Let $m: \mathcal{B}(\mathbb{R}^m) \rightarrow [0,1]$ be a finite measure.
I am wondering if the function $F: \mathbb{R}^n \rightarrow [0,1]$ defined as $$ F(x) := m\left( \{ y \in \mathbb{R}^m \mid f(x,y) \leq 0 \} \right) $$ is measurable.
What I tried to do is to claim that $F$ is upper semicontinuous. This should imply measurability.

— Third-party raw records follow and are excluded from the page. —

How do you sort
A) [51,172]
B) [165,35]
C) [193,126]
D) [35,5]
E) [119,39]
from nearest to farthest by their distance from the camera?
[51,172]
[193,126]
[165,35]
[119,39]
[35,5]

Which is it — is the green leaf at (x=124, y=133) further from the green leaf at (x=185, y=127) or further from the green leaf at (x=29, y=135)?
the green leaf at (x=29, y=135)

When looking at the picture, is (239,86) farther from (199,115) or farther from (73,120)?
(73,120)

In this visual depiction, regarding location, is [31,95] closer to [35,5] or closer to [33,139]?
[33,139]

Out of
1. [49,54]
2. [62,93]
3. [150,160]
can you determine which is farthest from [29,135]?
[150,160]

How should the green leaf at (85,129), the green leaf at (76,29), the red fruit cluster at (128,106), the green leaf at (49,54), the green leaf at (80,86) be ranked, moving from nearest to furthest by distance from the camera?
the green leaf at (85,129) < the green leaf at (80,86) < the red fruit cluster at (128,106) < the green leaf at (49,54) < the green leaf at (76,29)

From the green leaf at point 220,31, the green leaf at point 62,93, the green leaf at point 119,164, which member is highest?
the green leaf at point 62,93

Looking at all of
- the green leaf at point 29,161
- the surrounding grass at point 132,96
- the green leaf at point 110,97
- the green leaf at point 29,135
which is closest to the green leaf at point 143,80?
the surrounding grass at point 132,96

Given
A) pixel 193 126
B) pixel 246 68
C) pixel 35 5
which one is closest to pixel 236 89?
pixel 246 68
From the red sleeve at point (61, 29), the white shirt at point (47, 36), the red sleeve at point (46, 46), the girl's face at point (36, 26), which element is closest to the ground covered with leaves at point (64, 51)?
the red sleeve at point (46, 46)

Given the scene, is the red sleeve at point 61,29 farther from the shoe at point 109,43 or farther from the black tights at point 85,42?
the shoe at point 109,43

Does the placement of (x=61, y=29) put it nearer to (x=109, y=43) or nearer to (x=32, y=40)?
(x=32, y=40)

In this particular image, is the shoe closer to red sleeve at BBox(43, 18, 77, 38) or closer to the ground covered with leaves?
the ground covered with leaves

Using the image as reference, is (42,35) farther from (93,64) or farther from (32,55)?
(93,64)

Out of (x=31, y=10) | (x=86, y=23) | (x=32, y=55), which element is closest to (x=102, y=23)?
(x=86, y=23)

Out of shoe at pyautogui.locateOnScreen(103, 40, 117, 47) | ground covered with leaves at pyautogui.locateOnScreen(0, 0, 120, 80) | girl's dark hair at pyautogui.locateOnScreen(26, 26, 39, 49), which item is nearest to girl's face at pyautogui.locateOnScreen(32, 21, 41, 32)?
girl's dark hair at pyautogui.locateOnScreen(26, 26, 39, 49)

The function $f$ is a Caratheodory function and must therefore be jointly measurable, so $A=f^{-1}\big((-\infty,0]\big)$ is a measurable subset of $\mathbb{R}^n\times\mathbb{R}^m$. Let $\nu$ be some finite measure on $\mathbb{R}^n$. The Borel-$\sigma$-algebras have the property that $\mathcal{B}(\mathbb{R}^n\times\mathbb{R}^m)=\mathcal{B}(\mathbb{R}^n)\otimes\mathcal{B}(\mathbb{R}^m)$. Let $1_A$ be the indicator function of $A$. By Fubini's theorem, $$\nu\otimes m(A)=\int_{\mathbb{R}^n}\int_{\mathbb{R}^m} 1_A(x,y)~dm(y)~d\nu(x) $$ and the function $x\mapsto\int_{\mathbb{R}^m} 1_A(x,y)~dm(y)$ is measurable. But $\int_{\mathbb{R}^m} 1_A(x,y)~dm(y)=F(x)$.
Of course, a more direct argument could be made using the essential parts of the proof of Fubini's theorem.